┌─ MATERIAL FOR THE TASK
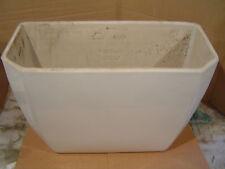 SIDE LEVER Crane cr/pl-f toilet tank 3-612 3612 320008. WHITE NO sloan flushmate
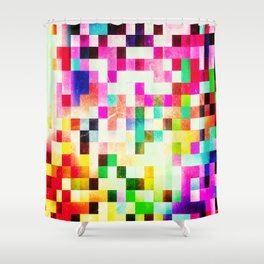 GROWN UP PIXELS Shower Curtain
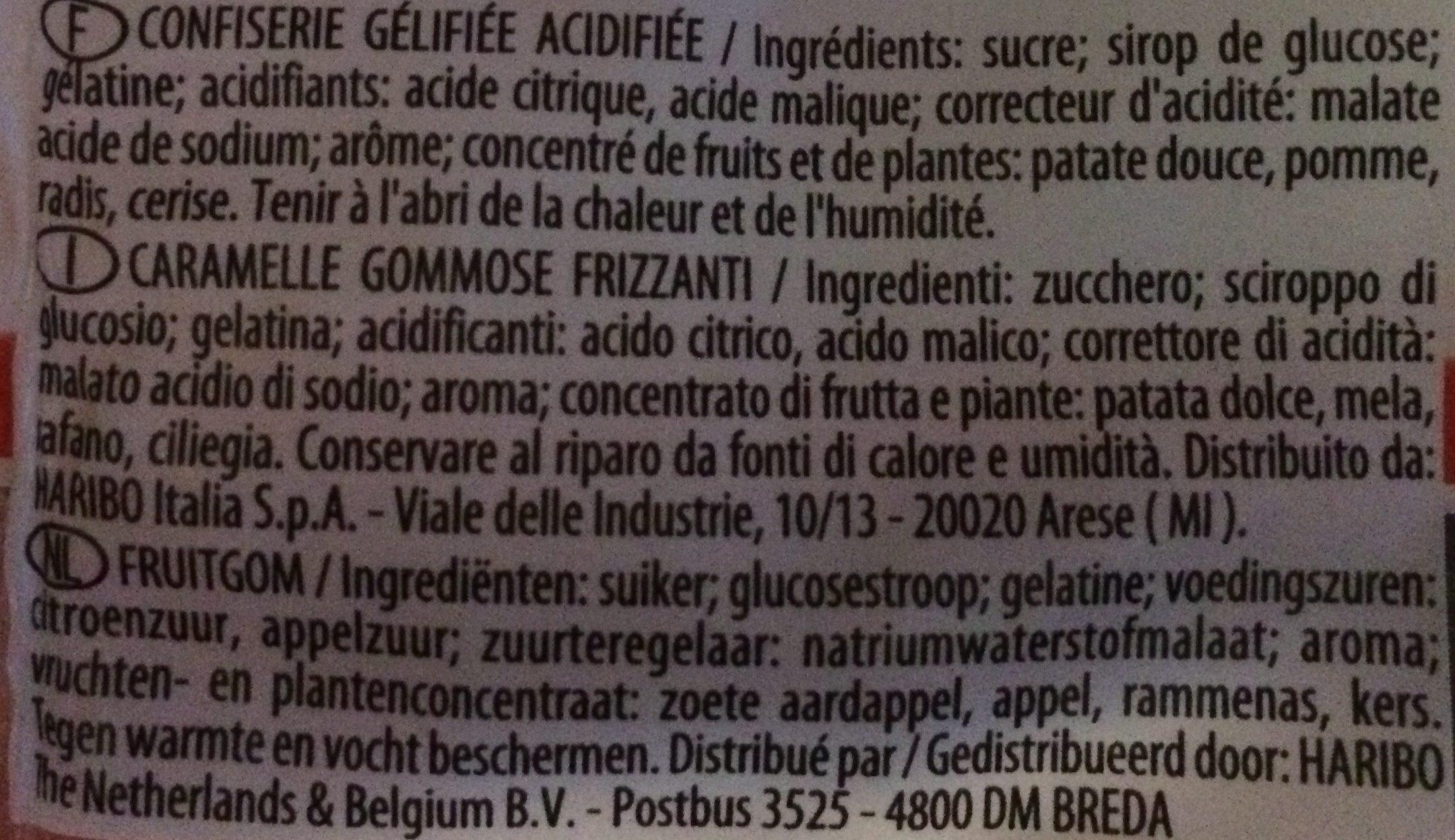 Tagada Pink - Ingredients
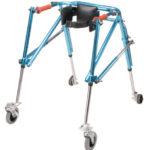 Selección de andador posterior nimbo para comprar Online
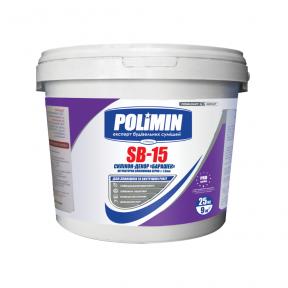 Штукатурка барашек силикон. Polimin (Полимин)  SВ-15 База C (25кг)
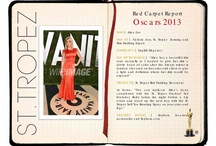Golden Glows on the Oscars 2013 Red Carpet  / by St. Tropez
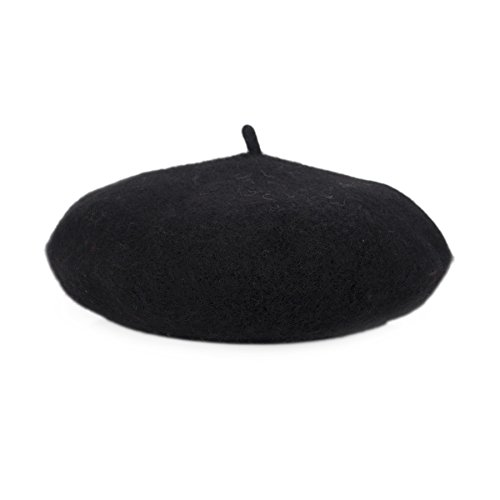 Opromo Classic Kids' Wool French Warm Beret Hat, 9.5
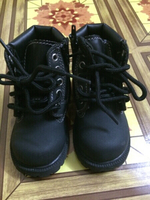 Used Waterproof kid boots size 21 in Dubai, UAE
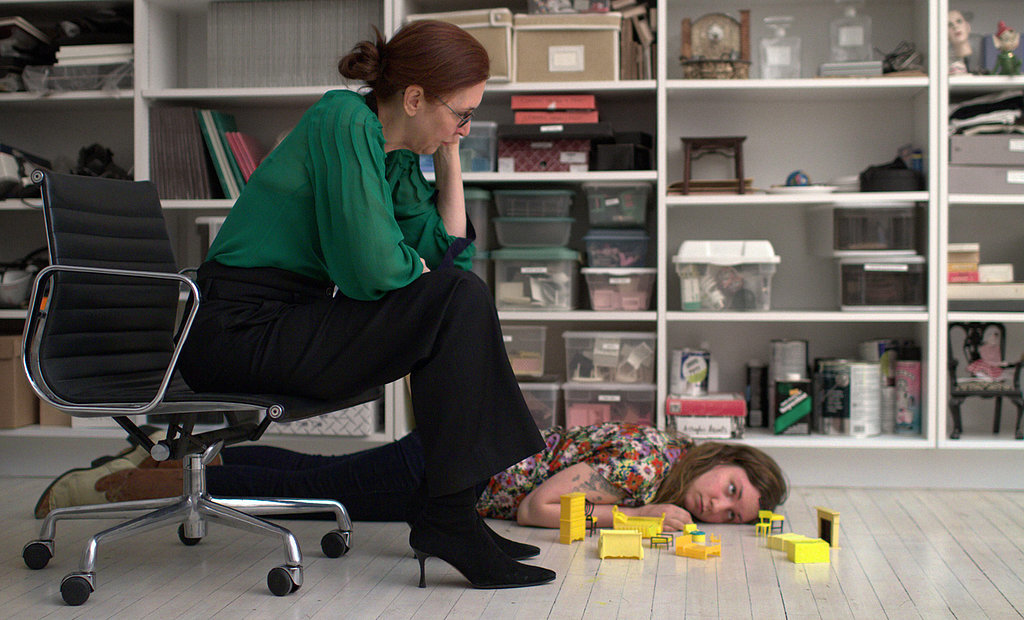 7 Movies to Watch If You're Going Through a Quarter-Life Crisis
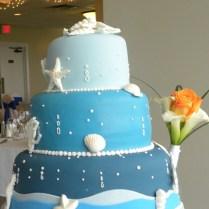 Beach Theme Wedding Cake Photos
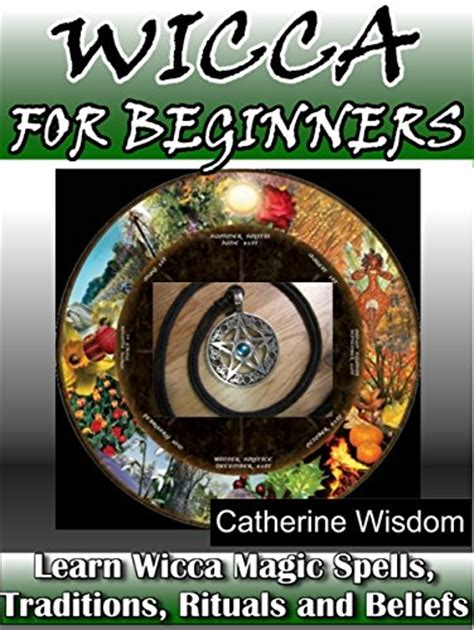 in ritual and tradition christian and pagan books wicca for beginners learn wicca magic spells traditions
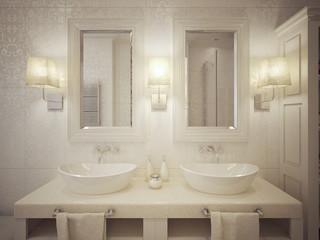 Bathroom sink consoles modern style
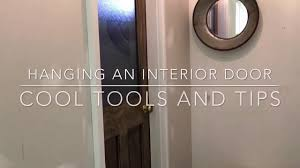 Installing Prehung Interior Doors Cool New Tool And Tips For Installing Pre Hung Doors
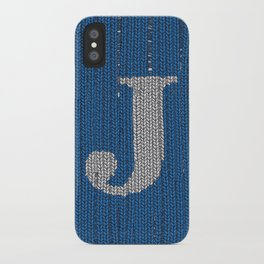 Winter clothes. Letter J II. iPhone Case
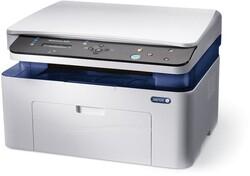 XEROX - Xerox 3025V_BI WorkCentre Wi-Fi Yazıcı-Tarayıcı-Fotokopi Çok Fonksiyonlu Lazer Yazıcı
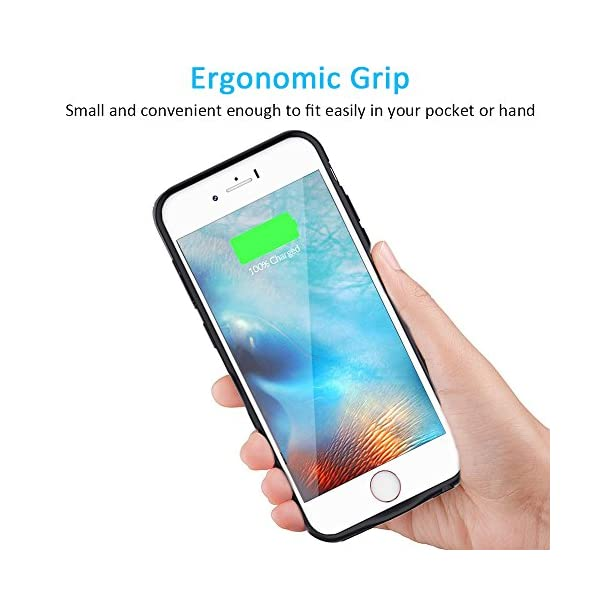 size 40 03c4a 0e4d2 7200 mAh Battery Case for iPhone 6S Plus/6 Plus, Vproof Rechargeable  External Battery Portable Power Charger Protective Charging Case for Apple  iPhone ...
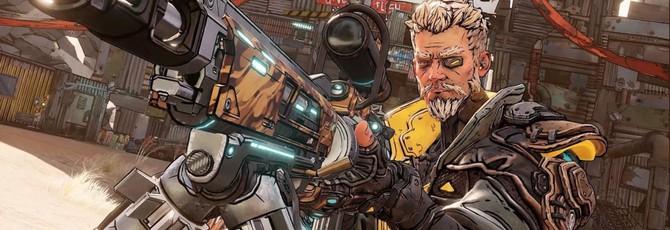 Сражение с боссом в новом геймплее Borderlands 3 с E3 2019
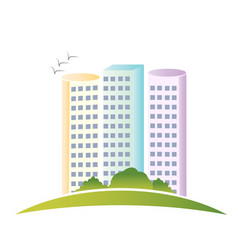 Modern building and green landscape logo vector
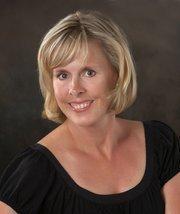Karen Padget, Novus Biologicals LLC.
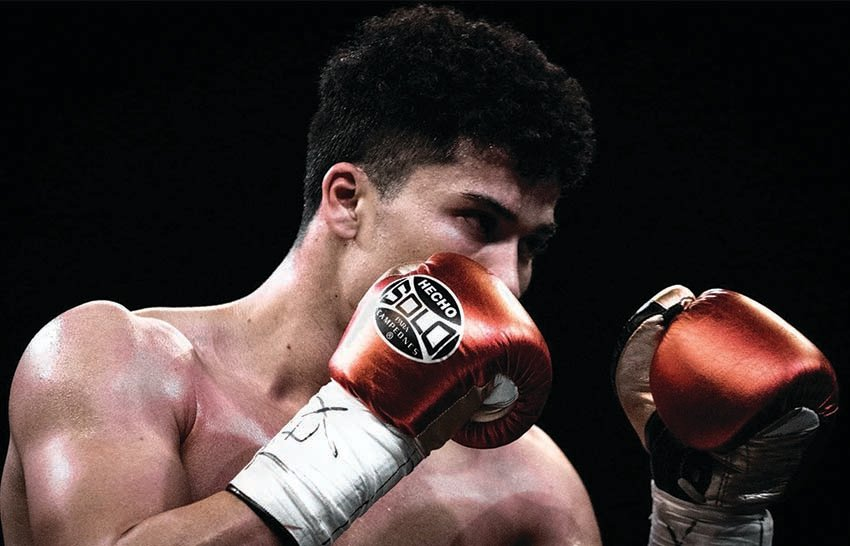 Fort Stockton native Abel Mendoza won his recent fight in Odessa at the Ector County Coliseum. The young boxer is proud to represent West Texas when he puts on the gloves.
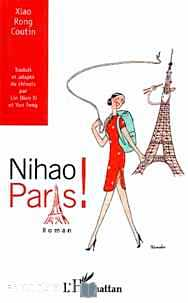 Télécharger ebook gratuit Nihao Paris !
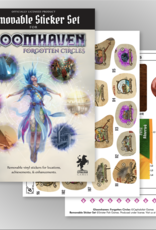Sinister Fish Games Gloomhaven: Forgotten Circles Removable Reusable Stickers (EN)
└─
Copy word for word the span of the records above that begins at the line with "Tagada Pink - Ingredients" and ends at the line with "7 Movies to", including those two lines but not the pictures.

 Tagada Pink - Ingredients
 Selección de andador posterior nimbo para comprar Online
 Штукатурка барашек силикон. Polimin (Полимин)  SВ-15 База C (25кг)
Golden Glows on the Oscars 2013 Red Carpet  / by St. Tropez
 Opromo Classic Kids' Wool French Warm Beret Hat, 9.5
 Used Waterproof kid boots size 21 in Dubai, UAE
 7 Movies to Watch If You're Going Through a Quarter-Life Crisis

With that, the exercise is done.